EXERCISE DIRECTIONS: Could you print the part of the interface guidance text starting at "Required state" and ending at "or save actions.", with no changes?

READING TEXT:
Accessibility burden
Use a labelled region or dialog title that names the resource and feature, such as Allow location for route check-in.
Common misuse
Asking for multiple resources at launch before the user has attempted the relevant feature.

Consent prompt

UI or UX
UI + UX - Specific opt-in decision for optional data use, participation, communication, sharing, or training
UI guidance
Render a consent prompt as a focused opt-in decision that names the requester, purpose, data involved, optionality, benefit, consequence of declining, withdrawal route, and consent record before the user chooses.
UX guidance
Use consent prompt when the product needs the user to knowingly agree to a specific optional data-processing purpose such as marketing, research participation, AI training, personalization, partner sharing, or sensitive-data use.
Good UI
A research signup screen asks whether the user consents to being contacted for follow-up interviews, names the research team, shows what contact data is used, offers Yes and No thanks buttons, and links to withdrawal.
Bad UI
A modal says By continuing you agree to personalized offers and partner sharing, with a large Continue button and a small privacy policy link.
Good UX
A user declines partner sharing and can still complete checkout; the service records no partner-sharing consent and shows how to change the choice later.
Bad UX
A user clicks Next to finish onboarding and unknowingly opts into marketing because the consent copy was bundled into the terms paragraph.
Best fit
The product needs a user's active agreement for optional data use, marketing, research participation, personalization, partner sharing, AI training, or sensitive-data processing.
Avoid when
The choice is only about non-essential cookies or device storage; use cookie banner.
Required state
Pre-consent state with optional processing off and the core task still understandable.
Accessibility burden
Use a labelled region or dialog title that names the consent purpose, not a vague privacy heading.
Common misuse
Treating continued use, scrolling, closing, or inactivity as consent.

Permission sharing

UI or UX
UI + UX - Durable permission administration for users, groups, roles, inherited access, effective access, and revocation
UI guidance
Render permission sharing as an access-management surface with the protected resource, current direct grants, inherited grants, groups, guests, anonymous or link access, role or permission level, effective access, pending changes, and revoke or save actions.
UX guidance
Use permission sharing when authorized owners or admins need to grant, change, audit, or revoke durable access to a space, site, repository, folder, project, board, dataset, environment, or sensitive object.
Good UI
A repository access page lists teams, outside collaborators, deploy keys, and direct users with Read, Triage, Write, Maintain, and Admin roles, showing that only Admin can manage access.
Bad UI
A permissions page shows only individual names and Remove buttons even though group membership and parent folder inheritance still grant access.
Good UX
A site owner adds the Finance Reviewers group as Visitors, sees that Members can contribute content, confirms no anonymous access is enabled, and saves with an audit note.
Bad UX
An owner downgrades a user to Viewer, but the user keeps edit rights through a connected team and the UI never explains effective access.
Best fit
Owners or admins need to manage durable access to spaces, sites, repositories, projects, folders, datasets, boards, environments, or sensitive objects.

EXTRACTED DATA:
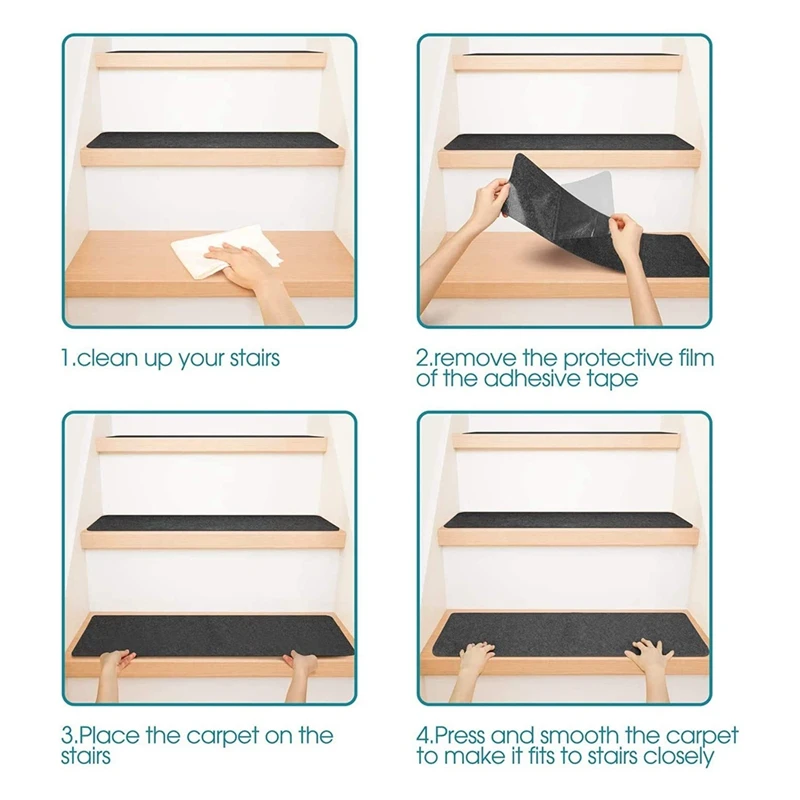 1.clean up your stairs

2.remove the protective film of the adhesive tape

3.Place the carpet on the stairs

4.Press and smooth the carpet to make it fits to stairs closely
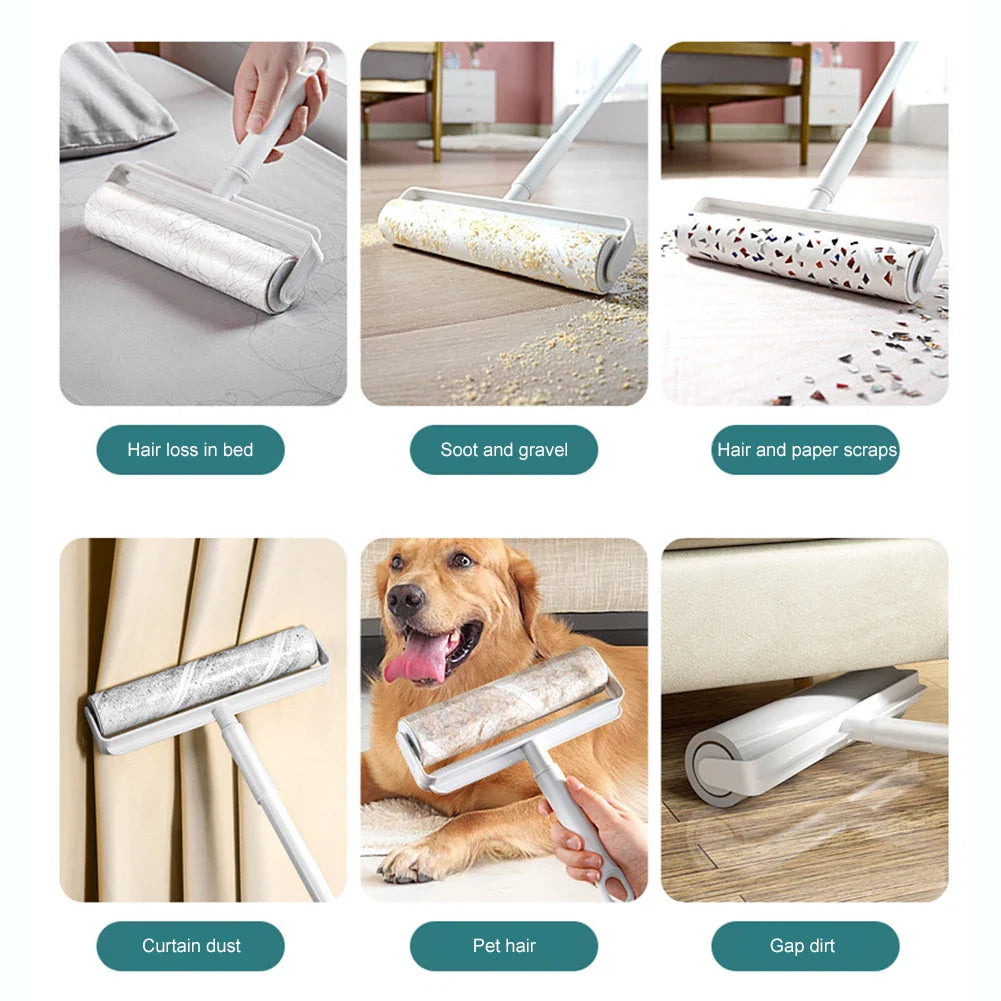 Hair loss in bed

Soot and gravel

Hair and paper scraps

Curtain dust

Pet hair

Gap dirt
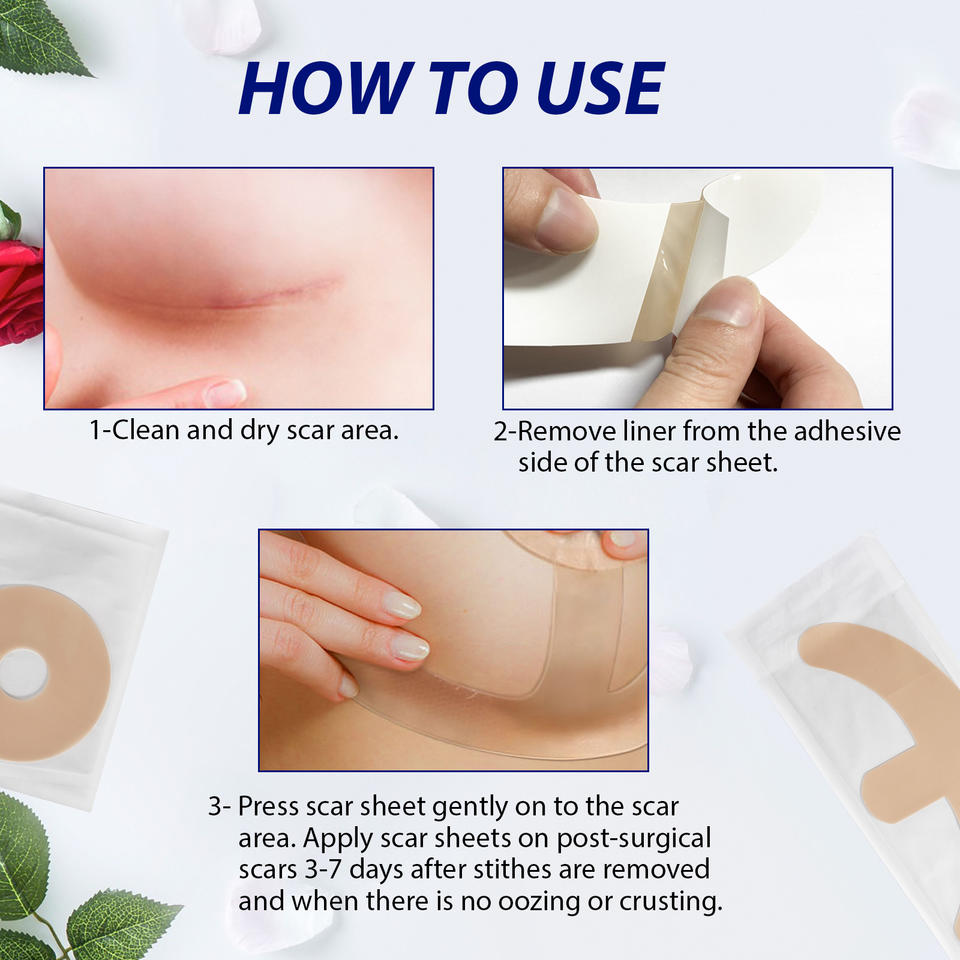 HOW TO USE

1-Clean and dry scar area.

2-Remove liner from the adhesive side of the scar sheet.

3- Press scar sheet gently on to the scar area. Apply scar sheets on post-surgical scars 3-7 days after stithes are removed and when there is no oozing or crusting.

...

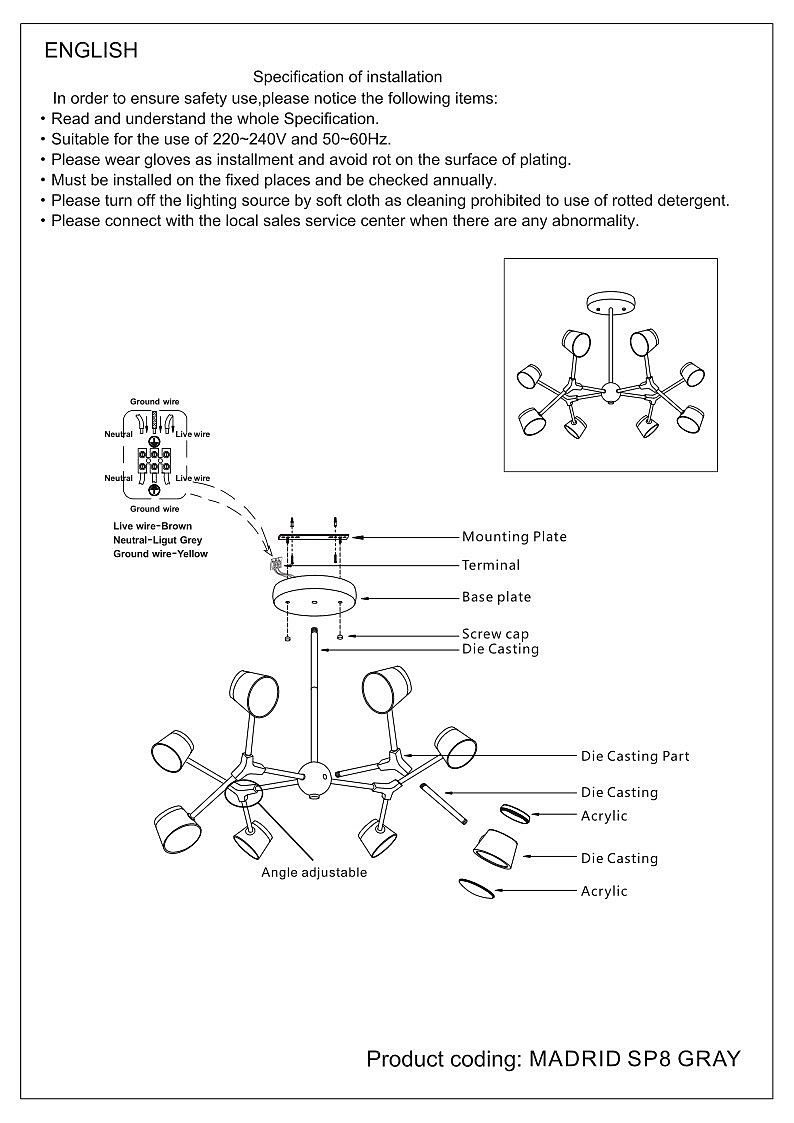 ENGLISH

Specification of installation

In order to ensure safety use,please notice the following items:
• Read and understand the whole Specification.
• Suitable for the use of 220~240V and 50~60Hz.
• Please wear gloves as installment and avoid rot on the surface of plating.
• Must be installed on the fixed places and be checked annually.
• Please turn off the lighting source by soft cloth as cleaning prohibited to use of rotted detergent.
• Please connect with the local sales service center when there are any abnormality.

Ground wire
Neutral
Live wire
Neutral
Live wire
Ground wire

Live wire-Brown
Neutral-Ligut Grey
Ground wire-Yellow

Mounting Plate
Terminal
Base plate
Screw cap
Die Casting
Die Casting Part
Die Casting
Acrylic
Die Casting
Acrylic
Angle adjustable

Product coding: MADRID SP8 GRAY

---

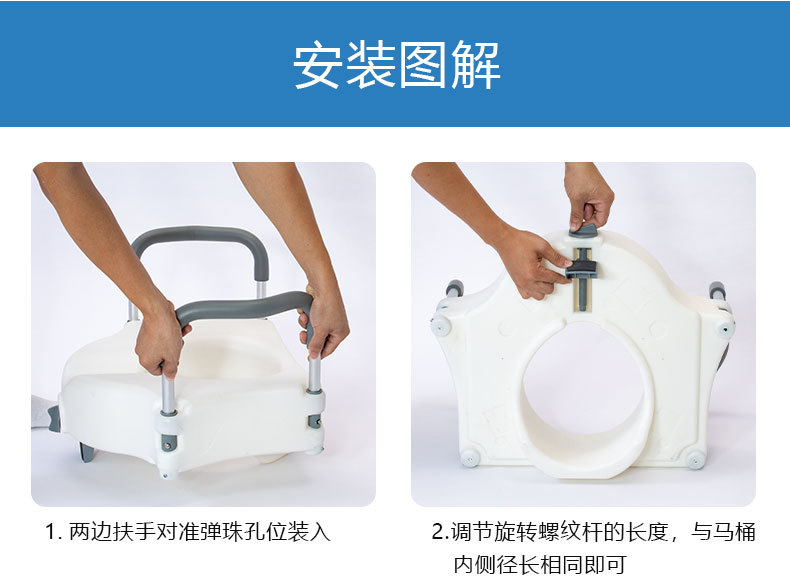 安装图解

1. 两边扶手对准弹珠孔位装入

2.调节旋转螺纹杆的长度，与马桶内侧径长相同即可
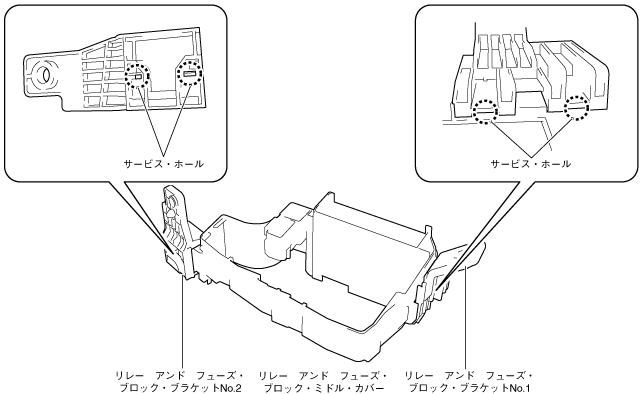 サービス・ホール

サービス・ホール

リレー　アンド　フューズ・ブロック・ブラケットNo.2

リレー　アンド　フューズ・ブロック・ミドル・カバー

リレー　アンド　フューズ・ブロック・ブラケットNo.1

TASK SOLUTION:
Required state
Pre-consent state with optional processing off and the core task still understandable.
Accessibility burden
Use a labelled region or dialog title that names the consent purpose, not a vague privacy heading.
Common misuse
Treating continued use, scrolling, closing, or inactivity as consent.

Permission sharing

UI or UX
UI + UX - Durable permission administration for users, groups, roles, inherited access, effective access, and revocation
UI guidance
Render permission sharing as an access-management surface with the protected resource, current direct grants, inherited grants, groups, guests, anonymous or link access, role or permission level, effective access, pending changes, and revoke or save actions.